(Photo: Borna Filic/PIXSELL) (Photo: Borna Filic/PIXSELL)

The council voted 3 to 2 in favor of Fortenova’s plan to refinance a 1.1 billion euro liquidity loan the firm took out after being placed under state-run administration. The two suppliers’ representatives were unhappy with the terms Fortenova was offering for the repayment of the debt owed to them.

“It is unfortunate that suppliers did not recognize the importance of refinancing for the group and all of its stakeholders,” said Fortenova CEO Fabris Peruško. He said suppliers were offered nearly 9 million euros in payment this year but said no.

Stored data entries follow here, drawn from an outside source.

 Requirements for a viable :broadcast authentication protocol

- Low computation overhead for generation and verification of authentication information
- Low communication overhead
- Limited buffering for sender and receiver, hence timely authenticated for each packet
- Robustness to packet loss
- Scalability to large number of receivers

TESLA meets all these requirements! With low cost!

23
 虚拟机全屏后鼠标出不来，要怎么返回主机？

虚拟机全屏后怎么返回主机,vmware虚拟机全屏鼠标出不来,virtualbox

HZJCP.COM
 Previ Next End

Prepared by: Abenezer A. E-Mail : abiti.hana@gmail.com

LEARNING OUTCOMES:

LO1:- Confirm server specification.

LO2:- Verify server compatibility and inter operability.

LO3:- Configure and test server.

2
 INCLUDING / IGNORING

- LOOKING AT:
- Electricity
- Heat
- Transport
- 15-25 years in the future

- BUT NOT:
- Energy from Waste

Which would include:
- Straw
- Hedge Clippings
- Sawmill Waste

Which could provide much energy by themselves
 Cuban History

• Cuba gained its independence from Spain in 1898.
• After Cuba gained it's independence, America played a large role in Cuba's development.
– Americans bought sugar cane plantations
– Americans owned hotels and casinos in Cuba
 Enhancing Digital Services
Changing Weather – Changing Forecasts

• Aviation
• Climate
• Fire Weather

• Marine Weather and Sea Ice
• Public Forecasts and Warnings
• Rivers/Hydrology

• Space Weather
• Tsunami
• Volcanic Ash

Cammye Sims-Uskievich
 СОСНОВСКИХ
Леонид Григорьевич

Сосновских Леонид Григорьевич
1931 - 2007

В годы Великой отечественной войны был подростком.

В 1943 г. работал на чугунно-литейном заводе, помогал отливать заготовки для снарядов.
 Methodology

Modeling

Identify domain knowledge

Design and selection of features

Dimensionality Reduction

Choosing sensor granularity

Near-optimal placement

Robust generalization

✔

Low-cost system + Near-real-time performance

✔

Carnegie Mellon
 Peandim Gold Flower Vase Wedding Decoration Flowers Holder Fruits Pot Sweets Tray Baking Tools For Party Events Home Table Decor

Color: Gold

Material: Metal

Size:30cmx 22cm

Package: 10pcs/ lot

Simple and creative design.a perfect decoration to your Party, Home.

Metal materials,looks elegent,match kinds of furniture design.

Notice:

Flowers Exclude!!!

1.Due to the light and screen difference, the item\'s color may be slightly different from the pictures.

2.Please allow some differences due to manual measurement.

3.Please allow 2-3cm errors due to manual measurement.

Forenova plans to issue a four year bond worth up to 1.2 billion euros this Friday. Peruško said that now there were no more obstacles to going through with the transaction. The roll-up, extended last year up to September 2019, has a progressive interest rate of up to 14%.

Noting that today's vote on refinancing had "absolutely nothing to do with contingent payments to suppliers," Peruško said he was "sorry that some suppliers' representatives had assumed that their interest was shared by the interests of all of the other participants.”

Fortenova recognized 17.5 million euros in claims to suppliers, however, he argues the settlement does not dictate how that debt will be repaid, stipulating that repayment is subject to agreement based on the company’s financial means.

Marica Vidaković, speaking on behalf of suppliers, said Fortenova’s offer of 9 million euros this year, was unacceptable because the refinancing agreement contained a clause that would limit the payment of the remaining debt to suppliers, which they claim goes against the terms of the settlement.